Metabolites may be key to colorectal cancer prevention

A diet rich in fruits and vegetables and a daily dose of aspirin have one thing in common—both can help prevent colorectal cancer. Yet scientists have struggled for decades to find the source of their ability to inhibit cancer cell growth.

The answer may lie in the compounds produced when the body breaks down, or metabolizes, aspirin, and flavonoids present in fruits and vegetables, according to associate professor Jayarama Gunaje of SDSU’s Department of Pharmaceutical Sciences. He proposes “the metabolite hypothesis” in the May issue of Molecules, an international peer-reviewed journal.  
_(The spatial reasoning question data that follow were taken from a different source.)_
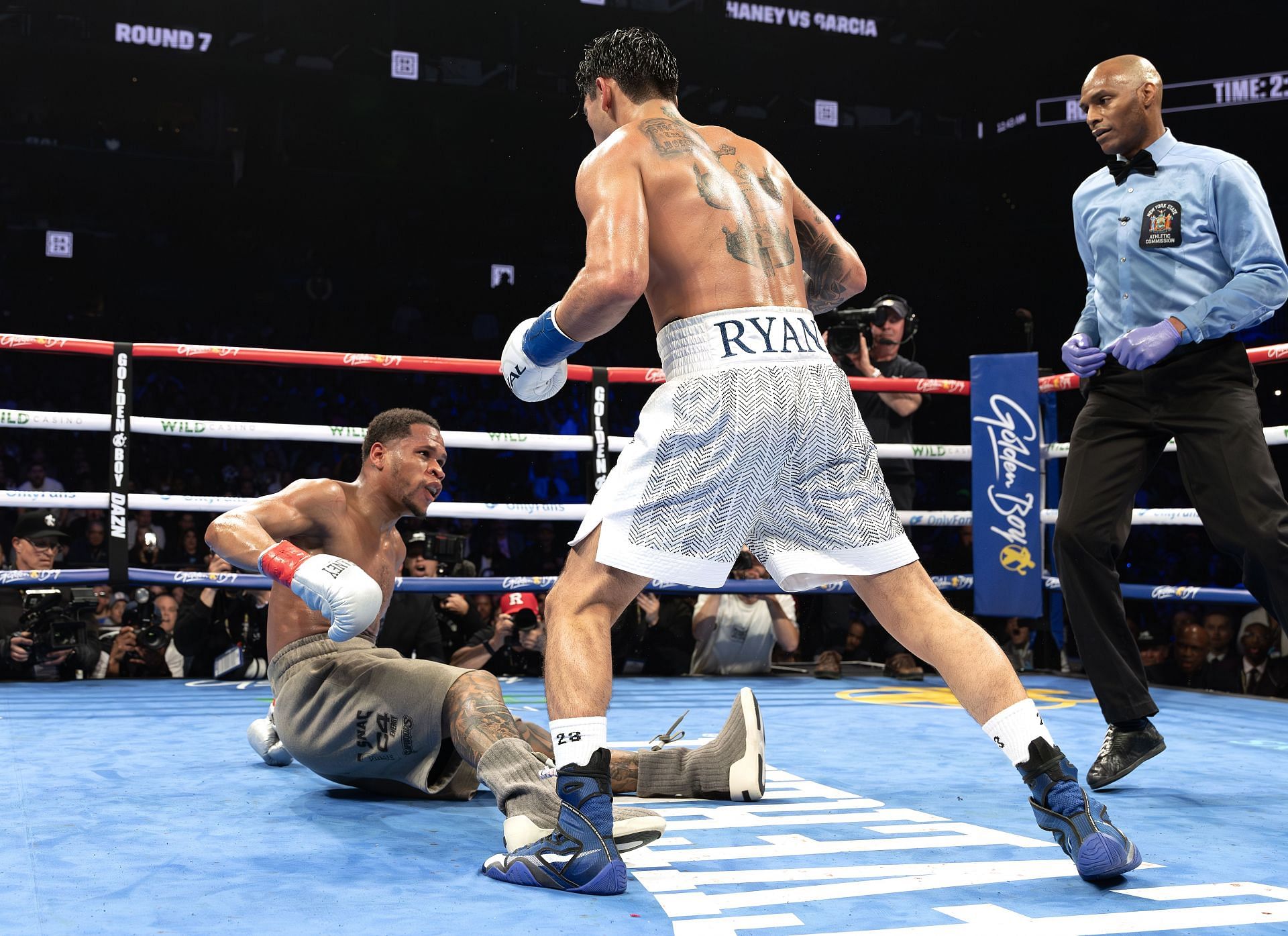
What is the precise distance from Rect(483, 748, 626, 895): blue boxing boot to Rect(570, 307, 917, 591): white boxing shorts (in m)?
0.27

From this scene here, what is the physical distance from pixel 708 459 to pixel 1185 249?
1.23 metres

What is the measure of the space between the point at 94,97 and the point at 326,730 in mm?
10364

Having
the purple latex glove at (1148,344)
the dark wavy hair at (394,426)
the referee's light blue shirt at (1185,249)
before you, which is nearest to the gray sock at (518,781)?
the dark wavy hair at (394,426)

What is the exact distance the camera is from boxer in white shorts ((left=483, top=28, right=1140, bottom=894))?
147 cm

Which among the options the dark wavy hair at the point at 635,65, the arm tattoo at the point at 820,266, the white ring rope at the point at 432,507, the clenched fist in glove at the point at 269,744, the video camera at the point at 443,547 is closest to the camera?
the dark wavy hair at the point at 635,65

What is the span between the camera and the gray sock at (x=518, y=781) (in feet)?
5.19

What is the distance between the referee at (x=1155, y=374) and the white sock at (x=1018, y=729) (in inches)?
27.0

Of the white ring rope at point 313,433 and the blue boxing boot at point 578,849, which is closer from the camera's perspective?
the blue boxing boot at point 578,849

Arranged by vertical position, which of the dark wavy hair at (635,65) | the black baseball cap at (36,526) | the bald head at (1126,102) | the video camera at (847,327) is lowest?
the black baseball cap at (36,526)

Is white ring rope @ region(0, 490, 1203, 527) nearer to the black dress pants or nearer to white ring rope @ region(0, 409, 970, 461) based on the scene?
white ring rope @ region(0, 409, 970, 461)

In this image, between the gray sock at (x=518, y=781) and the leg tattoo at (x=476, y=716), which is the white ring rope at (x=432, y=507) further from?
the gray sock at (x=518, y=781)

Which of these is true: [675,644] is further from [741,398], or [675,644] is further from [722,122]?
[722,122]

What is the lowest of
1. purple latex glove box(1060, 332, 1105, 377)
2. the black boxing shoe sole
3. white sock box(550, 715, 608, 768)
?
the black boxing shoe sole

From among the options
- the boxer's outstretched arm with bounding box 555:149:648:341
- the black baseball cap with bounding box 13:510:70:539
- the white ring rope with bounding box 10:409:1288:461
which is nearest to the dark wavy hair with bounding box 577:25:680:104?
the boxer's outstretched arm with bounding box 555:149:648:341
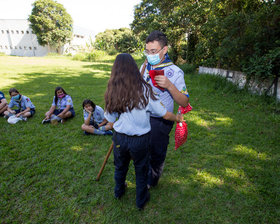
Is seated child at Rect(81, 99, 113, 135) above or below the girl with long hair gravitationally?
below

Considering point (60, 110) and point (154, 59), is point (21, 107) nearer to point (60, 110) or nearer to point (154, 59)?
point (60, 110)

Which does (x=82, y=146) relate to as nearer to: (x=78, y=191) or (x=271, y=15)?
(x=78, y=191)

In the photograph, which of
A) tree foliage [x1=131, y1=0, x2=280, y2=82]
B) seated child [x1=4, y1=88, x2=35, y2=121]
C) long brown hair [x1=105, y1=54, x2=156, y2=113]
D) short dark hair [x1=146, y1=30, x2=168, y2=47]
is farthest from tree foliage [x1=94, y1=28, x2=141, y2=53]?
long brown hair [x1=105, y1=54, x2=156, y2=113]

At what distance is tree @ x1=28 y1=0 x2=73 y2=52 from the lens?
30422 mm

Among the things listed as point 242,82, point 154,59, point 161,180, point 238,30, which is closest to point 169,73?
point 154,59

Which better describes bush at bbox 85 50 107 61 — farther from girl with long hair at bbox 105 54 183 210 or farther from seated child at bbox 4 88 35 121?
girl with long hair at bbox 105 54 183 210

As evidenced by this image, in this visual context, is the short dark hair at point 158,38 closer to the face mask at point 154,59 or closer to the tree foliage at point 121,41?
the face mask at point 154,59

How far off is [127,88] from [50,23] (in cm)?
3813

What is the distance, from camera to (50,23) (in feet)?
100

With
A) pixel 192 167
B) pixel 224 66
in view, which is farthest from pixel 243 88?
pixel 192 167

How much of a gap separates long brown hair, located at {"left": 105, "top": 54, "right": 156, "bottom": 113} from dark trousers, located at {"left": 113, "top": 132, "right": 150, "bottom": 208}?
338mm

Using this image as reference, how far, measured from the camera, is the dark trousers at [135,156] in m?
1.57

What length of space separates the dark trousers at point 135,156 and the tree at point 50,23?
123 ft

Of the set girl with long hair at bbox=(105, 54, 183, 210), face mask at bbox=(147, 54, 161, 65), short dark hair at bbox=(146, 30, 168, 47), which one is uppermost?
short dark hair at bbox=(146, 30, 168, 47)
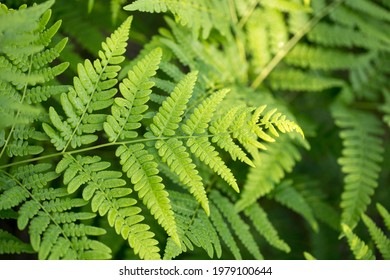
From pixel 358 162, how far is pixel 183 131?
99cm

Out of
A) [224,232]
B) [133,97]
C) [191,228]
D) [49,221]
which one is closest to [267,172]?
[224,232]

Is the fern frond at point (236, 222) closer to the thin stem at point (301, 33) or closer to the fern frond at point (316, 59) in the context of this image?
the thin stem at point (301, 33)

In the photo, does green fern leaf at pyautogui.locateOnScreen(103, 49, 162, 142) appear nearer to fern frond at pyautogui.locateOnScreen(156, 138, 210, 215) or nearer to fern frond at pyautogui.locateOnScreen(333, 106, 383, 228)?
fern frond at pyautogui.locateOnScreen(156, 138, 210, 215)

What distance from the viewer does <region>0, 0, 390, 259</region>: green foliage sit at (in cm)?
132

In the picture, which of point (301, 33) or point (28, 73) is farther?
point (301, 33)

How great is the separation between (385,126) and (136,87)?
2.53m

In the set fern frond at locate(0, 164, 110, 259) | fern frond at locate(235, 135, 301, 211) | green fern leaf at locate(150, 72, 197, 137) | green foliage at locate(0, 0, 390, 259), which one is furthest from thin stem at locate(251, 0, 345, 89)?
fern frond at locate(0, 164, 110, 259)

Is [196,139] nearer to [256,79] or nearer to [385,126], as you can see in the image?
[256,79]

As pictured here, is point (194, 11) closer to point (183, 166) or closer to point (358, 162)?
point (183, 166)

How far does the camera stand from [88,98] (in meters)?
1.41

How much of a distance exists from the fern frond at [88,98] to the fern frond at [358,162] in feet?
3.66

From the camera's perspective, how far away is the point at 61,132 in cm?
141
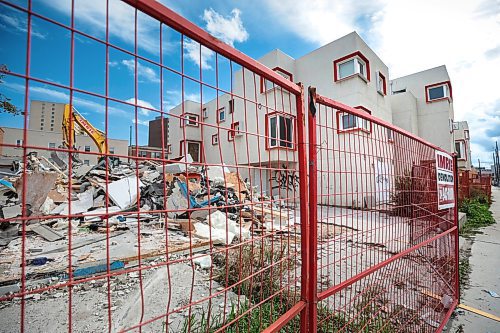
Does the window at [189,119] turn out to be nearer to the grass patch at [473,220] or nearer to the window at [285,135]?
the window at [285,135]

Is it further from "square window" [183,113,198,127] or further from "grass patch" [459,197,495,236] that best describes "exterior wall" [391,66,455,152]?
"square window" [183,113,198,127]

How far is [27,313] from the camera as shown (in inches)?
93.9

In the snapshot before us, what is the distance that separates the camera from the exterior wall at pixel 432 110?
14.5m

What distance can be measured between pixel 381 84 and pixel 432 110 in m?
5.02

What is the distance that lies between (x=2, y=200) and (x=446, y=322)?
9.43m

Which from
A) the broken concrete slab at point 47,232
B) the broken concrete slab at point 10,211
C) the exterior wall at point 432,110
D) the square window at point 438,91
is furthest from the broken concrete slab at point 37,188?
the square window at point 438,91

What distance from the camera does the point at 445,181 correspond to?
3.00 m

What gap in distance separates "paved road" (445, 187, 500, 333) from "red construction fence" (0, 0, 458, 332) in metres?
0.23

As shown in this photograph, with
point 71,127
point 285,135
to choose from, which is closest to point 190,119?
point 71,127

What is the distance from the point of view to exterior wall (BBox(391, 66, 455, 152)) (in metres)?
14.5

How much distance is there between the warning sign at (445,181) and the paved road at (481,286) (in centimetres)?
132

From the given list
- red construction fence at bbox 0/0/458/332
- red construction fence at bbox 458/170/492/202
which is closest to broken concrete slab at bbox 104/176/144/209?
red construction fence at bbox 0/0/458/332

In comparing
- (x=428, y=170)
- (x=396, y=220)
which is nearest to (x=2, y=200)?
(x=396, y=220)

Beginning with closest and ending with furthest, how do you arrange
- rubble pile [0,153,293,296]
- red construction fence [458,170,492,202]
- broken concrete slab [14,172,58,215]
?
rubble pile [0,153,293,296], broken concrete slab [14,172,58,215], red construction fence [458,170,492,202]
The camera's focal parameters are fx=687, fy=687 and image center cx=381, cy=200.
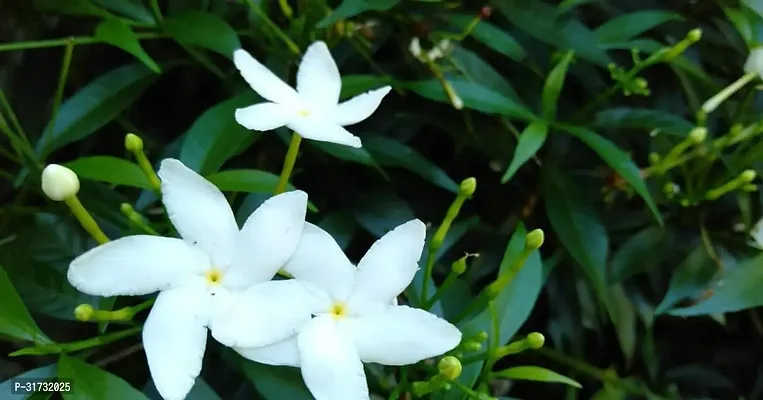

Only 40 to 50% of aspirin and less than 15% of flavonoids are absorbed in the bloodstream, Gunaje explained. Therefore, substantial amounts of aspirin and flavonoids reach the intestines, where host and bacterial enzymes degrade the compounds. This process results in simpler phenolic acids, specifically hydroxybenzoic acids, or HBAs, that may contribute to colorectal cancer prevention.

“Plants also have the capacity to make these metabolites. Fruits and vegetables are loaded with free HBAs, which act as antioxidants and also help the plants fight infections,” Gunaje pointed out. Consumption of fruits and vegetables in the diet is another source HBAs.

Gunaje’s colorectal cancer research was supported by the SDSU Research and Scholarship Support Fund, Scholarly Faculty Excellence Fund, the Department of Pharmaceutical Sciences and the Translational Cancer Research Center.

Identifying the metabolites and the gut bacteria responsible for degradation of aspirin and flavonoids will help scientists develop probiotics and possibly supplements to help prevent colorectal cancer.

“One in 23 men and one in 25 women will develop cancer of the colon, rectum or both in their lifetime,” according to the American Cancer Society. It is the third-leading cause of cancer death among Americans.

Examining aspirin metabolites

While investigating how aspirin decreases colorectal cancer risk, Gunaje and doctoral student Rakesh Dachineni, who is now a formulation scientist for Foresee Pharmaceuticals Inc., found the parent compounds, aspirin and salicylic acid, had no effect on enzymes called cyclin-dependent kinases that regulate cell division. That led them to examine whether the cancer-fighting power might be coming from aspirin and salicylic acid metabolites called dihydroxybenzoic acids.

Testing showed that the aspirin metabolite 2,5-dihydroxybenzoic acid was universally effective in inhibiting the growth in colorectal cancer cell lines. Another metabolite—2,3-DHBA—inhibited the growth of a line of breast cancer cells, but did not inhibit colorectal cancer cell growth.

Furthermore, the researchers also found that, 2,4,6 trihydroxybenzoic acid, a derivative of  salicylic acid, was capable of inhibiting cyclin-dependent kinases  and cancer cell growth. These results were first published in the December 2017 International Journal of Oncology, and, more recently in the January 2020 issue of Molecular Medicine Reports.

Investigating flavonoids

Based on the findings about aspirin metabolites, Gunaje and doctoral student Ranjini Sankaranarayanan began looking for natural sources of 2,4,6-THBA. That led them to focus on the polyphenolic flavonoids in fruits and vegetables.  Flavonoids are abundant in fruits and vegetables, such as blackberries, blueberries, red grapes, apples and red onions, and in chocolate, tea and red wine. 

They found that 2,4,6-THBA, one of the compounds produced when the body metabolizes or breaks down flavonoids, can inhibit cancer cell growth under specific conditions. Their work was published in the March 2019 issue of Cancers.

“Whether the HBA metabolites are from flavonoids or aspirin, they can inhibit cancer cell growth,” Gunaje said. When cells are exposed to HBAs generated through bacteria in the gut, this reduces the rate of cancer cell growth.  

That growth rate reduction likely gives immune cells, such as T cells and natural killer cells, a greater window of opportunity to destroy the cancer cells. In addition, when a normal cell contains damaged DNA, mutations can occur. The slowdown in cell proliferation may provide time for the cells to repair their DNA, thereby preventing the accumulation of mutations, Gunaje pointed out.

“Cancer prevention involves a partnership between the compounds and microbial species in the gut,” Gunaje said. Other research groups have also found evidence that the degraded products are more likely responsible for cancer prevention than the parent molecules.

By proposing the metabolite hypothesis, he and his research group hope to encourage further studies on the role HBAs play in cancer prevention. “If it is proven true, we will have opened up a new frontier of research and potential strategies for the prevention of colorectal cancers,” he concluded.